En los barrios protegidos por guardias de seguridad, los millonarios del tiempo dejan transcurrir plácidamente los días, pagando siglos por sus cochazos, o decenios por la compañía de sus prostitutas. Unos kilómetros más allá, en los suburbios de la chusma, la gente muere luchando contra unos precios abusivos del agua, y del pan, que les van robando la vida hasta caerse, literalmente, muertos.

Es un recurso muy inteligente éste que utiliza Andrew Niccol para criticar el capitalismo delictivo de nuestros días. O el capitalismo, directamente, sin el delictivo o el salvaje como epítetos que son más bien pleonasmos. Ningún capitalista hubiera financiado la película, ni la hubiera distribuido posteriormente por el ancho mundo, si el dinero, como en nuestra vida real del siglo XXI, hubiese sido el motor de la avaricia en In time. Demasiado obvio. Demasiado comunista. Las banderas rojas ya sólo están permitidas en los linieres del fútbol, y a cuadritos, junto a otro color, a ser posible el gualda, en patriótica combinación.
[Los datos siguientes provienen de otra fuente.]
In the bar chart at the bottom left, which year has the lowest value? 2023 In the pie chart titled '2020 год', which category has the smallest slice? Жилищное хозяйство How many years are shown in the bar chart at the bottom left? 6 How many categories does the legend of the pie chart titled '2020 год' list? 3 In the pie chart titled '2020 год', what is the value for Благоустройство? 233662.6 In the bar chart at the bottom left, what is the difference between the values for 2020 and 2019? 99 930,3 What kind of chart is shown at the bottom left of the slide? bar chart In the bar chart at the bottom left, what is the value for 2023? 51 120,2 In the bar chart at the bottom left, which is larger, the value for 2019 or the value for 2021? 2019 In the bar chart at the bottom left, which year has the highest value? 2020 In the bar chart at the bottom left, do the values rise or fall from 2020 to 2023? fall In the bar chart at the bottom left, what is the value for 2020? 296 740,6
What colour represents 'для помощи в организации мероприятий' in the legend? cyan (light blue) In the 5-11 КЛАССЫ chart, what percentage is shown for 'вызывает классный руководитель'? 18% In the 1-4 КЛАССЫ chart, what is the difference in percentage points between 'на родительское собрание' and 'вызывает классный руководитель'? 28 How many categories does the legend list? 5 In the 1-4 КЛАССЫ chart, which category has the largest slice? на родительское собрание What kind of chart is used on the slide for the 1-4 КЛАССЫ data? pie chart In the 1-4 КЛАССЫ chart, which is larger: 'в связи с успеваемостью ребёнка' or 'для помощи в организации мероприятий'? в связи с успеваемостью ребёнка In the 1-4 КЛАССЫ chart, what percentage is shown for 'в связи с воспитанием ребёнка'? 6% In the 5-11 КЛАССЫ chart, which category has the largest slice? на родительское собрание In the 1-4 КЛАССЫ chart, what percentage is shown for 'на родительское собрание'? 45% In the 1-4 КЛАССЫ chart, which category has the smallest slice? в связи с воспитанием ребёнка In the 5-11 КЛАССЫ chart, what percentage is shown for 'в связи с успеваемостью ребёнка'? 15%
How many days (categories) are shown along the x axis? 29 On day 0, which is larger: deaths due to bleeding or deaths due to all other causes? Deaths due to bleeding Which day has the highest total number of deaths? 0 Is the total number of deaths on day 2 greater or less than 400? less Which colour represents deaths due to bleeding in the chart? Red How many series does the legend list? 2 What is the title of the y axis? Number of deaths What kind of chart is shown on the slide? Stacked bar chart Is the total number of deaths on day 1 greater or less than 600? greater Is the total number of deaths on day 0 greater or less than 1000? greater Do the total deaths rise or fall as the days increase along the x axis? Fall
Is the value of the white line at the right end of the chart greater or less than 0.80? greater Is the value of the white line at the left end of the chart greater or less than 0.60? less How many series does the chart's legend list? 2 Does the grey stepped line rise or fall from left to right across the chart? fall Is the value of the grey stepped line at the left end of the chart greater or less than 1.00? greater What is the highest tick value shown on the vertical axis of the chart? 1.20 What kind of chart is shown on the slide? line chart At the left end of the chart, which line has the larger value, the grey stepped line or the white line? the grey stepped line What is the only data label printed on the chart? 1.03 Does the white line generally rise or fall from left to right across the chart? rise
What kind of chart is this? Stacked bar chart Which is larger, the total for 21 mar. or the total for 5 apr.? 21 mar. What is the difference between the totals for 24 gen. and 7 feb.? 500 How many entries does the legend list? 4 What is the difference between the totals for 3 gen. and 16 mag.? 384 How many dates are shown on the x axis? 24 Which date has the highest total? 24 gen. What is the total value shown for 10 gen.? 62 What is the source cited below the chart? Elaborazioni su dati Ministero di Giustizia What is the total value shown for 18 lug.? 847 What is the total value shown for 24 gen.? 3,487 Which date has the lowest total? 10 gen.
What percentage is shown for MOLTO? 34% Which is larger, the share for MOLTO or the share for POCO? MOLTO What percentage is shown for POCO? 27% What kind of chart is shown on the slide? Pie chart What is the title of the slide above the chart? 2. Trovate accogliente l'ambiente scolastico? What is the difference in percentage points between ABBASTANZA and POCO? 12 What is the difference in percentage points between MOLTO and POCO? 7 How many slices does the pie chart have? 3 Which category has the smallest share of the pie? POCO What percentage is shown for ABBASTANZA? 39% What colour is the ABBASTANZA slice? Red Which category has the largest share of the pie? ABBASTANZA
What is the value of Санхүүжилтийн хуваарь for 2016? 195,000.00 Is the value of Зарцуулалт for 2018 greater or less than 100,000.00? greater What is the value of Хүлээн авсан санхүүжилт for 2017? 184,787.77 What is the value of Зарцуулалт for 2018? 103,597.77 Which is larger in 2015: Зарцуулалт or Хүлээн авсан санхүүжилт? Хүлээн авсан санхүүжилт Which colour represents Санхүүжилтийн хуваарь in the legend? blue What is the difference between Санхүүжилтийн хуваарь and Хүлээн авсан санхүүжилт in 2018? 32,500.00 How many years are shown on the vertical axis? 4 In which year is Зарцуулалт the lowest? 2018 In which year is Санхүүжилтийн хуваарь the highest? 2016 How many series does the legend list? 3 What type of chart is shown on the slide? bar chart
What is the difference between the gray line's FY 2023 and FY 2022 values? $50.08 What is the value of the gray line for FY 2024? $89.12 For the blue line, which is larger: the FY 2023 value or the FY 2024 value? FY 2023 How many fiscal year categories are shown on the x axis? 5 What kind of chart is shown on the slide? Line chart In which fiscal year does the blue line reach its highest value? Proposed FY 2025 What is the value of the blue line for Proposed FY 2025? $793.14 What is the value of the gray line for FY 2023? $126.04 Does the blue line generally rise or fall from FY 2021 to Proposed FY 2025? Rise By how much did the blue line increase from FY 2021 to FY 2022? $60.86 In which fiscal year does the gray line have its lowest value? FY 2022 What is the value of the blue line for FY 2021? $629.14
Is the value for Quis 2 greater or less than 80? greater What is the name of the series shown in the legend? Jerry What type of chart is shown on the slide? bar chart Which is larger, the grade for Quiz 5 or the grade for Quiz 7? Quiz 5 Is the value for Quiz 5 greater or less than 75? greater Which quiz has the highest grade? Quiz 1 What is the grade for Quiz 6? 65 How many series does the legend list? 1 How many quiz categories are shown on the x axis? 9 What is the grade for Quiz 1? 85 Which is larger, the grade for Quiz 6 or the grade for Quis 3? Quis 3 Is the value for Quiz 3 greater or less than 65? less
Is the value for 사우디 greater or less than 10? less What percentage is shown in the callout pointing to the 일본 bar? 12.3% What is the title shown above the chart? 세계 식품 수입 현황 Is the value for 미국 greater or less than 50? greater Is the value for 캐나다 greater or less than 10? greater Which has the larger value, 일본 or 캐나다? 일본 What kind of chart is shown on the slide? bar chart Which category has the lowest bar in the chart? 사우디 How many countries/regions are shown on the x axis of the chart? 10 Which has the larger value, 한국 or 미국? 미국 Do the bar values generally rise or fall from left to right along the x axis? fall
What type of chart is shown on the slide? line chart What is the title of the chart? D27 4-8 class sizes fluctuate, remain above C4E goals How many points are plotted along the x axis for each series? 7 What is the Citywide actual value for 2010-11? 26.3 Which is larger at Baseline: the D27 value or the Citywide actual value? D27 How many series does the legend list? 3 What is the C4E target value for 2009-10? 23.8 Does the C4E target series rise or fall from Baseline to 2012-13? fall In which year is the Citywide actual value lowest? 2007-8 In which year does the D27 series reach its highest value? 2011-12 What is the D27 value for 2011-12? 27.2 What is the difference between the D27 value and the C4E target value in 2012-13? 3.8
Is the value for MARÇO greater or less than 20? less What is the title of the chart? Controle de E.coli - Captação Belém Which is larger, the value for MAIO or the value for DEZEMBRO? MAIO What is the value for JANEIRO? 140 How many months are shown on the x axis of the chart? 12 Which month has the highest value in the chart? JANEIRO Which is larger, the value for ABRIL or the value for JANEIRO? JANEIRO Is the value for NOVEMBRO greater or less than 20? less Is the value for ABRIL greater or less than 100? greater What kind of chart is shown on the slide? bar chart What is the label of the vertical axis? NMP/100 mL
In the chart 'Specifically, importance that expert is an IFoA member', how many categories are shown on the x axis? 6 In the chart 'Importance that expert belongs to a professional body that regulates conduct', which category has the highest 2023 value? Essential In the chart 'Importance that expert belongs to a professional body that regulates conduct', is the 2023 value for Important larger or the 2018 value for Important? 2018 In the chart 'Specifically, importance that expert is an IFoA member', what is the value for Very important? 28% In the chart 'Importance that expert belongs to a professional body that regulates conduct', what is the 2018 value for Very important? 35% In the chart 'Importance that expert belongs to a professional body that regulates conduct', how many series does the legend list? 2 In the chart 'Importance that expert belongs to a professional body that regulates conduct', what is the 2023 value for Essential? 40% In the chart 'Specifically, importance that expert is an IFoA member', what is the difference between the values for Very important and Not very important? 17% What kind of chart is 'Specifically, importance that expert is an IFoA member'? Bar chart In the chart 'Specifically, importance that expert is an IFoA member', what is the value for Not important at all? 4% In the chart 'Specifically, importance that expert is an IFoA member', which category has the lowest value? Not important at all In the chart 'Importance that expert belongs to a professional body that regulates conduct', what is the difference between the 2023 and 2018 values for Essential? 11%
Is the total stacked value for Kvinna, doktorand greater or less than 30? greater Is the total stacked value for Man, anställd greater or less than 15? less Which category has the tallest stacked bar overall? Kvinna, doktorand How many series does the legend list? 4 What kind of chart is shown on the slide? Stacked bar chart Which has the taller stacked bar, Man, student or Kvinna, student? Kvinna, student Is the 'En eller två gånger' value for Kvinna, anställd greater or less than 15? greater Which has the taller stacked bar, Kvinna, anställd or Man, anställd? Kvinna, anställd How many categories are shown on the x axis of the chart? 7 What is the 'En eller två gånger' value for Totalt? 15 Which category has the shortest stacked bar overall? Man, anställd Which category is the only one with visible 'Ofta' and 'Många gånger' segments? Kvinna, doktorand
Con está fábula futurista, Niccol se convierte en un hermano pequeño de Michael Moore, pero más delgado, sin gorrita de béisbol, que habla sobre la lucha de clases aprovechando un producto palomitero, con muchos tiroteos y muchas persecuciones. 

Y con una mujer, Amanda Seyfried, que te mira directamente a los ojos y ya no eres marxista ni revolucionario ni nada de nada, sino un simple pelele enamorado, entregado al sueño pueblerino de su amor imposible.